Sans se pencher sur les détails de ces méthodes, les étudiants du MGIMO doivent néanmoins comprendre qu'ils seront obligés de faire face aux conséquences de ces événements et de ces phénomènes. Si un mensonge apparaît, il occupe immédiatement les unes des journaux et les heures de grande écoute à la télévision, domine sur les réseaux sociaux. Après, suite à l'analyse de la situation et à l'investigation sur les racines des affirmations, on trouve des faits qui démentent le mensonge. Mais personne ne porte plus aucun intérêt au démenti. Au mieux, on notera en marge d'une publication qu'il s'agissait d'une petite imprécision. Afin de combattre et de surmonter cette tendance, il faut être une personne très érudite et prête aux débats. C'est aujourd'hui une exigence très sérieuse par rapport aux diplomates, non seulement ceux qui travaillent à l'Onu, à l'OSCE, au Conseil de l'Europe et sur d'autres plateformes publiques, mais aussi ceux qui s'occupent des relations bilatérales dans nos Ambassades. Nous parlons constamment à la presse, sommes sans cesse obligés de répondre aux fake news en tout genre.

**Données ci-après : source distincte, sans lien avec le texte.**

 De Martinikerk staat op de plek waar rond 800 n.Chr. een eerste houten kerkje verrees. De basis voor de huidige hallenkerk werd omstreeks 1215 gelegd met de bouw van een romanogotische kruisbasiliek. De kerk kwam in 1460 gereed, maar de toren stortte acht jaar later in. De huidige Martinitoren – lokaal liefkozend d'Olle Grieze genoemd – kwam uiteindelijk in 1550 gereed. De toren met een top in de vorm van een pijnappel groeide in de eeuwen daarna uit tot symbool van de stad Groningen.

Il est nécessaire de le faire de manière rapide, convaincante et - c'est le plus important - en se basant sur les faits.      

Question: Quelles règles diplomatiques sont toujours en vigueur depuis l'époque de vos études au MGIMO? On a par exemple entendu dans une interview que les négociations devaient être obligatoirement menées en "tête-à-tête".

Sergueï Lavrov: Non. Il s'agit probablement d'une forme importante de la diplomatie, mais elle est loin d'être la seule. Si je suis invité à des pourparlers quelque part, nous nous laissons complètement guider par la forme d'organisation proposée par les hôtes. Si ces derniers proposent de commencer par une conversation en "tête-à-tête" pour passer ensuite à une discussion élargie, nous y sommes prêts. Ou l'inverse? Nous y sommes prêts également. Un "tête-à-tête" permet toujours de comprendre mieux une personne, qui ne se trouve pas devant les caméras et n'est pas obligée de tenir des propos formels, de mettre en œuvre un programme imposé. Mais vous pouvez constater vous-même l'attitude actuelle envers les conversations en "tête-à-tête", par exemple à Washington. On tente de les présenter comme un péché mortel. Cela pose cependant beaucoup de questions. Qu'en est-il de l'accès libre à l'information dans ce cas-là? Si l'on présente ce principe comme une valeur absolue - on le constate par exemple chez les démocrates au Capitole - il faut lever les accusations contre Edward Snowden, libérer Julian Assange, cesser les tortures qu'il subit visiblement au centre de détention britannique où il est enfermé.

Dans tous les cas, je pense qu'un tête-à-tête permet de regarder une personne dans les yeux et de comprendre sa volonté d'être franche. Je respecte toujours ceux qui expriment cette franchise sans aucune préjudice pour les positions de l'État dont ils sont censés défendre les intérêts. D'un côté, cela pourrait sembler assez paradoxal. Il s'agit d'une combinaison étrange, mais je vous assure qu'elle est efficace. Tous les collègues qui m'ont parlé de manière sincère n'ont jamais porté aucun préjudice aux intérêts de leur État.

Question: Que pourriez-vous dire aux étudiants actuels du MGIMO ou à ceux qui voudraient y entrer? Tout le monde a naturellement votre image sous les yeux. Comment peut-on devenir Ministre des Affaires étrangères?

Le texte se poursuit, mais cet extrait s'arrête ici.